[Problem details]
Reproduce the records starting at the beginning and ending at the line that contains "10.1 metres", with "chalkboard sign" replaced by "blackboard sign" and everything else left unchanged.

[Task material]
..........

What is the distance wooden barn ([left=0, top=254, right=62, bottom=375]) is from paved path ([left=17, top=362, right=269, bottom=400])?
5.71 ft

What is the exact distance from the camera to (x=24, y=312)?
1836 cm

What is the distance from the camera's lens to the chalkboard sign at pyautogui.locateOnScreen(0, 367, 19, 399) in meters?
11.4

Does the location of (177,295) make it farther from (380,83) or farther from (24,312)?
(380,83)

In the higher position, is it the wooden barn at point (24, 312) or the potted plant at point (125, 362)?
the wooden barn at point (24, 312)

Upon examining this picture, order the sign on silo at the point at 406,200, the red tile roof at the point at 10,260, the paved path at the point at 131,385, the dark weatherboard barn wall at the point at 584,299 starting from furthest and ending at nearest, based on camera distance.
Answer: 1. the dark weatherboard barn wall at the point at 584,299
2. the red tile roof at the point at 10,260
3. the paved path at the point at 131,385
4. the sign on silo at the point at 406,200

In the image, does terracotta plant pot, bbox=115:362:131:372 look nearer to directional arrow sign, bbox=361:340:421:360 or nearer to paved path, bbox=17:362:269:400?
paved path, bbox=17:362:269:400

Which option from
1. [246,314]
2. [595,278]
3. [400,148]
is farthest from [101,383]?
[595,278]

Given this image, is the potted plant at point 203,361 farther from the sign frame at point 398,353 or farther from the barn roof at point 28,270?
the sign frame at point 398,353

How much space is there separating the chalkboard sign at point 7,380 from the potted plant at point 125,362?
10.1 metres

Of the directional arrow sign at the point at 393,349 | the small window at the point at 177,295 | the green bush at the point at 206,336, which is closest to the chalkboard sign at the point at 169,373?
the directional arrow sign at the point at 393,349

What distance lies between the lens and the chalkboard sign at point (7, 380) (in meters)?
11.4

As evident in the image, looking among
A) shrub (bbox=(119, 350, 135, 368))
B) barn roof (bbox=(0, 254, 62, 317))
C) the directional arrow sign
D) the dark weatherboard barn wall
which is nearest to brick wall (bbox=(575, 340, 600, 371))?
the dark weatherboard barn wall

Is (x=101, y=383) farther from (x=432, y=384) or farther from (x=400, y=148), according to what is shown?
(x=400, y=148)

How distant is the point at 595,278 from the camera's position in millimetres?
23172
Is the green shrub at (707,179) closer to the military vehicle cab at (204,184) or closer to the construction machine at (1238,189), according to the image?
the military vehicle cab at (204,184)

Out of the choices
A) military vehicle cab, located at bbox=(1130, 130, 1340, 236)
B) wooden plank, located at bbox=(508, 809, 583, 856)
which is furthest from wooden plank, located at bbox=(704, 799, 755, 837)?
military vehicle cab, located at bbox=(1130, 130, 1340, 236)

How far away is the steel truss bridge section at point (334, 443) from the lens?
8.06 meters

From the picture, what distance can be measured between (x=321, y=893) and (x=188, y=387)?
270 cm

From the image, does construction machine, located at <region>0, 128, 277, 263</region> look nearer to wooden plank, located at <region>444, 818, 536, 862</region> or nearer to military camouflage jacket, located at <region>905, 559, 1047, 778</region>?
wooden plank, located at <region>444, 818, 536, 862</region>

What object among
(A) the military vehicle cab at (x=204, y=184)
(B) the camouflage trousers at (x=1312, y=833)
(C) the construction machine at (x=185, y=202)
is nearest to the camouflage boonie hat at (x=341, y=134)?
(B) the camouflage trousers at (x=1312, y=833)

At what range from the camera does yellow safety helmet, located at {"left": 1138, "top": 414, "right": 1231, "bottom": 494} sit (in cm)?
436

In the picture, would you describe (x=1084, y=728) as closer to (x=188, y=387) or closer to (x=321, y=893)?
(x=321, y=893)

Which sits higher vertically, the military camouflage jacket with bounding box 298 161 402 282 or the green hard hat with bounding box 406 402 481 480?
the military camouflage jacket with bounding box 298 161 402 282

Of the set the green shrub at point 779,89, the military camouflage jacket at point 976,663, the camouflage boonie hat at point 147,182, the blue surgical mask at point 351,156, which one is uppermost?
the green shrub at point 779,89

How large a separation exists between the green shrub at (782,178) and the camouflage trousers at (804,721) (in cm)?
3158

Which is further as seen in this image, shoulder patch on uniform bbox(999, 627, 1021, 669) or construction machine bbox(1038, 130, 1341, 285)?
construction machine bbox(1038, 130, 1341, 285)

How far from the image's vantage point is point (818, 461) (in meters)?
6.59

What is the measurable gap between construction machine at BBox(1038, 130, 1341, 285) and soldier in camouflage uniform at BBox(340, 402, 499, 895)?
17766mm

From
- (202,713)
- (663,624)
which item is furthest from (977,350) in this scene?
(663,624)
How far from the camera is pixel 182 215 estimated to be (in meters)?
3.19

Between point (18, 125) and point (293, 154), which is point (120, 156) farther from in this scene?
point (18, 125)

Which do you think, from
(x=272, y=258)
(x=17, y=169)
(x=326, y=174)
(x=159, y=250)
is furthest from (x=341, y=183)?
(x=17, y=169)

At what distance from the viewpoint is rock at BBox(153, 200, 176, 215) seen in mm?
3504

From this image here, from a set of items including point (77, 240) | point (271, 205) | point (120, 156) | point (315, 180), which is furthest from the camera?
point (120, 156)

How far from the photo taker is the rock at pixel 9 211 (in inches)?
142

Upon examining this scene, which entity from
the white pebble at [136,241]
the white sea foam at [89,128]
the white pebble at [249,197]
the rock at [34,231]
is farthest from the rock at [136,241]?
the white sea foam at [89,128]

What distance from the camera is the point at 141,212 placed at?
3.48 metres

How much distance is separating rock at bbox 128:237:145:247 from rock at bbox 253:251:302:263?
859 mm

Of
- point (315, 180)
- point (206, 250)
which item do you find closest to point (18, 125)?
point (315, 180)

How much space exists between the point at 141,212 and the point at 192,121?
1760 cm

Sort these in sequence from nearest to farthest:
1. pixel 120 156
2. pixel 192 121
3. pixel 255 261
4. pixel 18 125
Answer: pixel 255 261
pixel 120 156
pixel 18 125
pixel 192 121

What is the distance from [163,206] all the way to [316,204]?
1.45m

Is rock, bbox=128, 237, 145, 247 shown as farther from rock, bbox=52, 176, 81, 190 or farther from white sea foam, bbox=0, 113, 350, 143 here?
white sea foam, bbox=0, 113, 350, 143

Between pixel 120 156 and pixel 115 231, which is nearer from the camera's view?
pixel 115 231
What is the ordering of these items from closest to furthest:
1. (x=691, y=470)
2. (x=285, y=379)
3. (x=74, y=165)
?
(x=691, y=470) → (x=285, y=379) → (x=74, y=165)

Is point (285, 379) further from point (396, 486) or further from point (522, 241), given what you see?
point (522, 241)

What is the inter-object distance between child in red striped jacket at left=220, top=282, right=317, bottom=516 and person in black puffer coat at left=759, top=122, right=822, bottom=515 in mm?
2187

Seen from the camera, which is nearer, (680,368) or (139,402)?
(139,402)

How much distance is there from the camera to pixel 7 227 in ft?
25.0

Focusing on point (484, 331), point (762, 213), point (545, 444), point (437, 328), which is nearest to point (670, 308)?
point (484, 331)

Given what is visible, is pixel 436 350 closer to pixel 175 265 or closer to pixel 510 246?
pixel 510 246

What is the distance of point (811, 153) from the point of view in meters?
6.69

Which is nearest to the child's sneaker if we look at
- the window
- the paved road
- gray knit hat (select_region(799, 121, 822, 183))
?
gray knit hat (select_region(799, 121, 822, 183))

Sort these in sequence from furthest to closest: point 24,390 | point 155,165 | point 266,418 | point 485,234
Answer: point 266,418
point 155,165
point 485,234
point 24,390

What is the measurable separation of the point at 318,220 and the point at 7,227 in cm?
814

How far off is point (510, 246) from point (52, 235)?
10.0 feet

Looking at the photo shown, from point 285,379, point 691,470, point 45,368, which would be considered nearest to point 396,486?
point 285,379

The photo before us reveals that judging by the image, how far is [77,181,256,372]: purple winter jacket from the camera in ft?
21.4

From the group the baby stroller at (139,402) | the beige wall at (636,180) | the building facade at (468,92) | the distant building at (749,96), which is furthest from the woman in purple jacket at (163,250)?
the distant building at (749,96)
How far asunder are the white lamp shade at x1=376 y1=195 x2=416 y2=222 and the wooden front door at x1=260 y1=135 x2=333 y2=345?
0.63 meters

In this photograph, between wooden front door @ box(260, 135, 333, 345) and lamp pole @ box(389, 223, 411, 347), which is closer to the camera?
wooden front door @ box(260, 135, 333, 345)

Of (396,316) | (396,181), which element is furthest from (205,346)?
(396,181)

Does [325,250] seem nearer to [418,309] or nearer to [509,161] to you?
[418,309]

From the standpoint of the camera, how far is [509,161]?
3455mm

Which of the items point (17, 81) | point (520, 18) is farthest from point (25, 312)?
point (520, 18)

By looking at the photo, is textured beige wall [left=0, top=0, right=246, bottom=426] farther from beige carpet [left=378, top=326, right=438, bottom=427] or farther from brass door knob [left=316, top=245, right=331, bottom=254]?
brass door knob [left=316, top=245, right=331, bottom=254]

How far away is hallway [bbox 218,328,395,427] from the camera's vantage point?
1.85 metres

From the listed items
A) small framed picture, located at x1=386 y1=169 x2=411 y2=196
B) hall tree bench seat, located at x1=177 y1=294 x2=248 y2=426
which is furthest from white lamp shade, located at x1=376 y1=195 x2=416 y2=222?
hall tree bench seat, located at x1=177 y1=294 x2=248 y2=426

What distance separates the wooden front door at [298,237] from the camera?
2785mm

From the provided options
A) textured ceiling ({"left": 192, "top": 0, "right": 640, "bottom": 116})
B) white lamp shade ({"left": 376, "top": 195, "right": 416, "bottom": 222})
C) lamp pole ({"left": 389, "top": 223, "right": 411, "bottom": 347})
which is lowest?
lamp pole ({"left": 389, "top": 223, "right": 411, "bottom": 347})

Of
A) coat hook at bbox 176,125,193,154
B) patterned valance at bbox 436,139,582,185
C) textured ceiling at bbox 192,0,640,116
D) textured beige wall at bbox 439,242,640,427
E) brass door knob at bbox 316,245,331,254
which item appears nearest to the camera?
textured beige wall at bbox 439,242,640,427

..........

[Finished exercise]
What is the distance wooden barn ([left=0, top=254, right=62, bottom=375]) is from paved path ([left=17, top=362, right=269, bottom=400])?
5.71 ft

What is the exact distance from the camera to (x=24, y=312)?
1836 cm

What is the distance from the camera's lens to the blackboard sign at pyautogui.locateOnScreen(0, 367, 19, 399) in meters?
11.4

Does the location of (177,295) make it farther from (380,83) or farther from (24,312)?
(380,83)

In the higher position, is it the wooden barn at point (24, 312) or the potted plant at point (125, 362)?
the wooden barn at point (24, 312)

Upon examining this picture, order the sign on silo at the point at 406,200, the red tile roof at the point at 10,260, the paved path at the point at 131,385, the dark weatherboard barn wall at the point at 584,299 starting from furthest and ending at nearest, based on camera distance.
Answer: 1. the dark weatherboard barn wall at the point at 584,299
2. the red tile roof at the point at 10,260
3. the paved path at the point at 131,385
4. the sign on silo at the point at 406,200

In the image, does terracotta plant pot, bbox=115:362:131:372 look nearer to directional arrow sign, bbox=361:340:421:360 or nearer to paved path, bbox=17:362:269:400?
paved path, bbox=17:362:269:400

Which option from
1. [246,314]
2. [595,278]
3. [400,148]
is farthest from [101,383]?
[595,278]

Given this image, is the potted plant at point 203,361 farther from the sign frame at point 398,353 or farther from the barn roof at point 28,270?
the sign frame at point 398,353

How much space is there separating the blackboard sign at point 7,380 from the potted plant at point 125,362?
10.1 metres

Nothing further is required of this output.